Conversation should focus on four major categories: preventive measures, thorough preparedness, in the event of an incident and the aftermath. To help guard your barn from fire and to inform you in case of an accident, here are tips offered by the Goochland County experts:

Prevention

  • Off-Site Storage - When at all possible keep gasoline and flammable chemicals in a building separate from your barn.
  • Quality Electronics - Make sure the electronics you use are UL approved and only use as intended. For example, standard box fans are barn standards, but one mounted at an angle or horizontally can build up heat due to friction and spark fires. Also, always unplug any appliances not in use.
  • Dry Hay - Never store uncured or otherwise wet hay. Chemical reactions within the hay can build heat to the point of spontaneous combustion. Make certain your loft is protected from rain and well ventilated between walls and stacks.
  • Cobwebs - We're not just being neat freaks, cobwebs are fire hazards. Webs are very flammable and they trap fine dust that can be dangerous when webs are near a heat source.
  • Safe Wiring - Take the same care when wiring a barn that you would when wiring your home. Don't overload circuits and make sure no wires are exposed. Also, keep wires away from animals that might chew through them.
  • No Smoking - This should be obvious, but lit cigarettes and tossed butts are an open invitation for fire.
  • Nightly Check - Even though your last feeding may be mid-afternoon, it's wise to do a nightly walk-through to make sure nothing was left plugged in or precariously perched.

Preparedness

  • Fire Extinguishers - A good rule is to have a fire extinguisher by every entrance and a couple in central locations.
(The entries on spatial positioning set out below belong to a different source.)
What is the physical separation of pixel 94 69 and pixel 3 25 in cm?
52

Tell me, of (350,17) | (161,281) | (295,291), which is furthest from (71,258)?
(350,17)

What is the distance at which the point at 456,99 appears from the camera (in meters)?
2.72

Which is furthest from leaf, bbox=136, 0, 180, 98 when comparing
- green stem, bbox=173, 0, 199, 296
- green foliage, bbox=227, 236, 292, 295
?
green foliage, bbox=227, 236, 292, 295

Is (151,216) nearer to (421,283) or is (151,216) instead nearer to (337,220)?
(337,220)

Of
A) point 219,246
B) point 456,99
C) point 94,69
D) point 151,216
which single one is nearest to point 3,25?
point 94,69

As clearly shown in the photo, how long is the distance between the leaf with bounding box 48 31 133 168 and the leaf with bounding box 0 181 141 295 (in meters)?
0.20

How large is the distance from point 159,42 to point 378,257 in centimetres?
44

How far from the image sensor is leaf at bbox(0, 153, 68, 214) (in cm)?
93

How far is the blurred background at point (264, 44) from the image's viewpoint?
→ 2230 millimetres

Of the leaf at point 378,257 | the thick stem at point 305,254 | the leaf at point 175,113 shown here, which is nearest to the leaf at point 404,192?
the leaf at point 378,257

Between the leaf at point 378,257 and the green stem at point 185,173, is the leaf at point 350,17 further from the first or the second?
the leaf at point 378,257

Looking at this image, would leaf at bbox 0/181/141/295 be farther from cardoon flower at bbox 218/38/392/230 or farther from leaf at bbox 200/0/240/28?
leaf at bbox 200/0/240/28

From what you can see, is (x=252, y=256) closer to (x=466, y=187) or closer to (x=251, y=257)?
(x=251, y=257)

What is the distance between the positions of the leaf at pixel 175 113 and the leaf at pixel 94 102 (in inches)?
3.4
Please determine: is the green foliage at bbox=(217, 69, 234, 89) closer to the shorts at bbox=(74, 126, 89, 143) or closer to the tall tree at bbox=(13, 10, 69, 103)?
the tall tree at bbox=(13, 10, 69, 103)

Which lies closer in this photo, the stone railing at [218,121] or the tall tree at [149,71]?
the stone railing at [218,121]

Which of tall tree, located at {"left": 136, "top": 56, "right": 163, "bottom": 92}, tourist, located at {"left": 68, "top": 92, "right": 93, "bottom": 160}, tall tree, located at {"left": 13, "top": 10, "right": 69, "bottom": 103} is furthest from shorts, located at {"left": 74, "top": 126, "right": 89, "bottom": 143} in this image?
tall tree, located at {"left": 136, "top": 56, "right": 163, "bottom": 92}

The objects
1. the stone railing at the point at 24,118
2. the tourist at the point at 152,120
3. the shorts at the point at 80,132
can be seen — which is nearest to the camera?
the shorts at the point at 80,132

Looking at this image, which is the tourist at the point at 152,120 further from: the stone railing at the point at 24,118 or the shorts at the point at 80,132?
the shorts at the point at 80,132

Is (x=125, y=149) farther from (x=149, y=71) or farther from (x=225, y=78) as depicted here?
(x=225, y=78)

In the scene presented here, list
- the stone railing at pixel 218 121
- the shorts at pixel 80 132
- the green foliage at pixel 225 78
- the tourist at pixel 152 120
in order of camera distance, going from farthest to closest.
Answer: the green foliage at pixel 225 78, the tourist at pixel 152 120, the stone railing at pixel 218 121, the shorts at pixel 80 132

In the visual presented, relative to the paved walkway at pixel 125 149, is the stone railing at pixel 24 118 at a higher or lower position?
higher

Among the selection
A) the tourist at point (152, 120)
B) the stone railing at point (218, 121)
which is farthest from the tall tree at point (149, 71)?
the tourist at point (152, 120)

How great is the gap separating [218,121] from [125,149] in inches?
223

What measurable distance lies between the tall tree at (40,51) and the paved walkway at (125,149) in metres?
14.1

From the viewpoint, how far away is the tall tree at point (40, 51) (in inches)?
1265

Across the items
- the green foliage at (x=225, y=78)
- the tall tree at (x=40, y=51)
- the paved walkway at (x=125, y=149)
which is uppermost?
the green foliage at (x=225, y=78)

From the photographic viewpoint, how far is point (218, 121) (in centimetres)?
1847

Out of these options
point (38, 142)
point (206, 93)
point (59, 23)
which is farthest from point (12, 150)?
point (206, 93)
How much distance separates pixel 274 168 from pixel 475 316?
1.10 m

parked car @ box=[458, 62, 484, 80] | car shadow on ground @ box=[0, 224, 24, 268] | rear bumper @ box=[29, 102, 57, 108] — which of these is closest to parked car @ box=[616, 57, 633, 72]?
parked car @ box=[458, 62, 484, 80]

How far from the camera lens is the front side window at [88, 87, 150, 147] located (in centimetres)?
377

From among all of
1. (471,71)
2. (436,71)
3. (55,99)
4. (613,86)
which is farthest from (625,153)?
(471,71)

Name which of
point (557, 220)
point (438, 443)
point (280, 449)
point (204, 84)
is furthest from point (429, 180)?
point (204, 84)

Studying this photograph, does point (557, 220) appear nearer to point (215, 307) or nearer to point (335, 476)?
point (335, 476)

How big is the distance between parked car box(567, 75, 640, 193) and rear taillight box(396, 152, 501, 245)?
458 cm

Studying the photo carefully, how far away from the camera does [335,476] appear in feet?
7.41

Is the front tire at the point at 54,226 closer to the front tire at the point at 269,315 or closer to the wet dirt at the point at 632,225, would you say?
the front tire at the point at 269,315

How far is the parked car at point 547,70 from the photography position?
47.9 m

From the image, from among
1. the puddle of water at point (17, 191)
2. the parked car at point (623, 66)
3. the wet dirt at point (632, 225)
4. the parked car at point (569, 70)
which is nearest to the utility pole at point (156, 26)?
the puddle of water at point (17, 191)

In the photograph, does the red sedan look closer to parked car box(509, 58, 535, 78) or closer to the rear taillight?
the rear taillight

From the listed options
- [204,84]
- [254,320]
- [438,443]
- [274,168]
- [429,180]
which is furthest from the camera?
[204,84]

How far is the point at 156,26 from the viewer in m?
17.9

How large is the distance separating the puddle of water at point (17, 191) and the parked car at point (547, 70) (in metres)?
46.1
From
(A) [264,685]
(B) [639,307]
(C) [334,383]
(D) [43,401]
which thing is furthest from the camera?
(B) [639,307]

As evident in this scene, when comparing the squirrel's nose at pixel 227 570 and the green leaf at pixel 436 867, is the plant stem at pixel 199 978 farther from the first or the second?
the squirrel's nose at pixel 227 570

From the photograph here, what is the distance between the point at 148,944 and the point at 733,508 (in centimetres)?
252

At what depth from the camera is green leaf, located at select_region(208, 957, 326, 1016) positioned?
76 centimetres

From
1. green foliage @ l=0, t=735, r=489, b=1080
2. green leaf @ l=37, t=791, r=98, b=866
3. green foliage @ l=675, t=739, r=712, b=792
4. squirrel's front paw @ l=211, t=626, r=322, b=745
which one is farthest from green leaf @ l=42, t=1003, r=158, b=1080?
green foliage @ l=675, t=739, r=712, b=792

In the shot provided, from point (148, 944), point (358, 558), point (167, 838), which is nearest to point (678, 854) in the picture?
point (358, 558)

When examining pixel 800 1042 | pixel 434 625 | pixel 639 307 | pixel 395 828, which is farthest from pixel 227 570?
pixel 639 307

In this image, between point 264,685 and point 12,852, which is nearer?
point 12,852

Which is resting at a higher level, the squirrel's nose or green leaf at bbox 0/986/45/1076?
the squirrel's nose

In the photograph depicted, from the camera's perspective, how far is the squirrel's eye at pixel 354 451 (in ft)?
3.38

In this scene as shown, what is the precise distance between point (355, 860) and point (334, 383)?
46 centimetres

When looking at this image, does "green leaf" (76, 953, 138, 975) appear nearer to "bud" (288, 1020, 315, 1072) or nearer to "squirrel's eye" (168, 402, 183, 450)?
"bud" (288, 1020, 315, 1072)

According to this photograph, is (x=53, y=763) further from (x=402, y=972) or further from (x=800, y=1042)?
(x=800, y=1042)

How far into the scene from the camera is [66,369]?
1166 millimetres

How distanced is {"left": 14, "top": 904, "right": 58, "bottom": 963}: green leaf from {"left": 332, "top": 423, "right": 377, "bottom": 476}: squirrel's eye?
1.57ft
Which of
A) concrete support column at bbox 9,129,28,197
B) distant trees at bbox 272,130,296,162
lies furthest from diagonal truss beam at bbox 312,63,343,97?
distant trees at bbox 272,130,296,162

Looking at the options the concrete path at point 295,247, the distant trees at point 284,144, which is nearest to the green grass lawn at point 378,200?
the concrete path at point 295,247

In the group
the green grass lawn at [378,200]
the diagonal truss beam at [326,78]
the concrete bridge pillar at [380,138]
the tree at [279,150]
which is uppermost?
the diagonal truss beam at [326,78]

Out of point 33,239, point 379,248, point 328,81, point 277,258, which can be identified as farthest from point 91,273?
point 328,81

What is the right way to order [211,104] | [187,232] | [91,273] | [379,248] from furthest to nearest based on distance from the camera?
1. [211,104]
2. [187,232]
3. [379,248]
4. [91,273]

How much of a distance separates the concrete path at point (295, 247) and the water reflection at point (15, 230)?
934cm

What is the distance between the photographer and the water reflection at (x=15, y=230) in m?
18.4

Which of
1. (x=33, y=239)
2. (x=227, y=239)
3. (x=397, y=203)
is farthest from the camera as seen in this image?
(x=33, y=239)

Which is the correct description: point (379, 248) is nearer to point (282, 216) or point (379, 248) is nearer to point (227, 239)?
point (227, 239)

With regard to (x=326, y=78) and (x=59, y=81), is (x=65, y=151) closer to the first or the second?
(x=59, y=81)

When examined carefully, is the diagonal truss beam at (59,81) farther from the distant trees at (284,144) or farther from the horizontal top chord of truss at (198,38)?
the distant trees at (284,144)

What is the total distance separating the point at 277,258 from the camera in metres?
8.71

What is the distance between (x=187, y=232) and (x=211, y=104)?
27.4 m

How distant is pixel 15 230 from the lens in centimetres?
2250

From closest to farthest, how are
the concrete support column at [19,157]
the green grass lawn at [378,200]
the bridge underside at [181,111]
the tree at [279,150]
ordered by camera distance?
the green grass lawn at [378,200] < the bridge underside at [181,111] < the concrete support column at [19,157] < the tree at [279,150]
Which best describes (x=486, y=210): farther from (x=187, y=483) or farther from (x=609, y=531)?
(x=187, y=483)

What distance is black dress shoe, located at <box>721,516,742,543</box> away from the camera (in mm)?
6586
Dry ABC extinguishers are good, but the self-pump water can variety, with a little dish soap mixed in for better coverage, works well too.
  • On-Site Phone - Even if it's a cell phone, this is necessary in emergencies.
  • Relationship with Fire Department - Have someone from the department come out to look for hazards. Show them alternative water sources like ponds and pools. Have them record your location and access roads on their master map.
  • Clear Access - Barns should be accessible by two driveways. These should be 12-feet wide with 13-foot clearance to permit fire trucks access - wider around tight turns.
  • Horse Leads - Have leads easily accessible by major entrances and by stalls so fire personnel can find them quickly.
  • Have A Fire Plan - Take the time to make a fire evacuation plan. Perform live rehearsals with family and farm helpers.

The Incident

  • Call 9-1-1 - Make the call FIRST. Have someone stay on the phone until all questions are answered and location identified.
  • Prioritize - Make sure you and loved ones are safe. Once safe, going into a burning structure is strongly discouraged.
  • First Few Minutes - Fight small fires by spraying at base. Lead livestock out in orderly fashion. Once clear fight fire from outside structure.
  • Stay Low - Smoke can asphyxiate before fire burns. Stay below smoke. Cover faces with damp clothes.
  • Prepare For Fire Dept. - Clear the area of large obstacles that could block trucks and post a person at farm entrance to guide them in.
  • Mind Your Horses - Corral your horses in an area away from the commotion to keep their stress low.

After the Incident

  • First Aid For Humans - Cover burns in loose, damp dressing. If asphyxiated, administer rescue breathing.
  • First Aid For Horses - Encourage them to stay calm with feed or hay. Cover burns in loose damp dressing. Administer pain medications as needed.
  • Stay Alert - Remain clear of barn until fire personnel deem safe. Chemical explosions and flair-ups can occur well after fires seem out.